5. Or, account of covetousness.

(1) How their covetousness is regarded. "Having a heart exercised in covetousness; children of cursing." Here, again, greed follows on sensuality. Spiritual gymnastic is needed to counteract the greed of the heart; gymnastic was employed by these teachers to the increase of the greed of the heart. As greed increased, the blight came down on their spiritual nature. The ripe result was that, in the ravenousness of greed, they became "children of the curse." That is the Hebrew way of saying that the curse found its way deep into their nature.

(2) Comparison with Balaam. "Forsaking the right way, they went astray, having followed the way of Balaam the son of Beer, who loved the hire of wrong-doing; but he was rebuked for his own transgression: a dumb ass spake with man's voice and stayed the madness of the prophet." Balaam, forsaking the right way, went astray. It was wrong for him ever to think of going to Barak, who wished him to curse Israel. "Thy way," he was told, "is perverse before me." He was swayed from the right way by loving the hire of wrong-doing. "And God's anger was kindled because he went." He was rebuked for what was not forced upon him, but was his own transgression. It was a telling rebuke to be stayed in his mad journey by the dumb animal speaking with man's voice. Like Balaam, these men were prostituting their powers in the service of gain, and would not fare better in the end.
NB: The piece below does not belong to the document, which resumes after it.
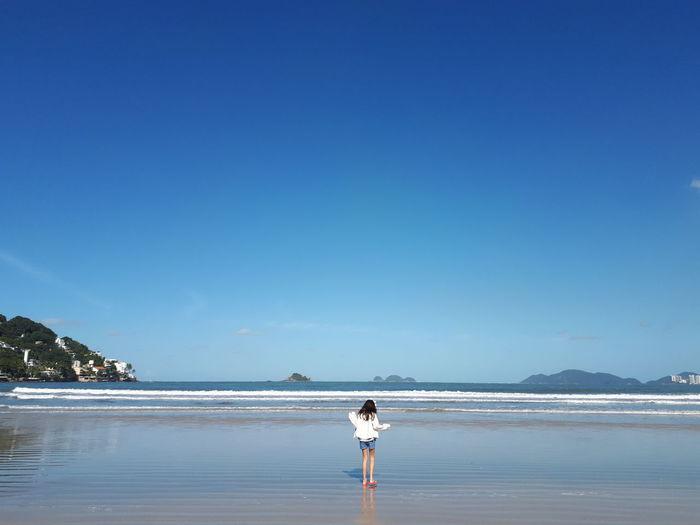Girl standing at beach against blue sky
6. On account of false promises.

(1) Comparisons. "These are springs without water, and mists driven by a storm; for whom the blackness of darkness hath been reserved." Under strong feeling, Peter seizes on natural imagery to describe the false teachers. To a traveler in a desert nothing can be more grateful than the appearance of a well; but, when he comes up to it, and finds it without water, he receives a bitter disappointment. In a protracted drought the farmer keenly scans the face of the sky; a misty cloud is hailed by him, and he watches its changes and course, but it is driven past by the storm-wind, and not a drop of rain descends. So those false teachers held out promises which they did not fulfill; and in another natural appearance he sees their end foreshadowed - a meteor seen for a little, and then passing into the blackness of darkness.
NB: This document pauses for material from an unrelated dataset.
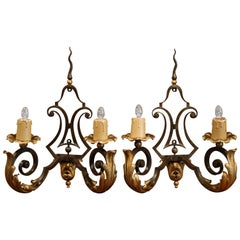 Pair of Early 20th Century French Louis XV Painted Iron Two-Light Wall Sconces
(2) Sensual promises. "For, uttering great swelling words of vanity, they entice in the lusts of the flesh, by lasciviousness, those who are just escaping from them that live in error." Their words are regarded as swollen out beyond the ordinary size, while they are filled with emptiness. It is in a sensual condition of mind that they use their swollen words. The bait they hold out is sensual gratification. "Their guilt is exhibited as aggravated by the fact that the persons whom they plied with the vile bait of sensual indulgence were those least fit to resist it; not men who were established in the new faith, but men who had but recently broken off from the ranks of heathenism, or who had as yet got but a few paces, as it were, in the process of separating themselves from their old pagan life" (Salmond).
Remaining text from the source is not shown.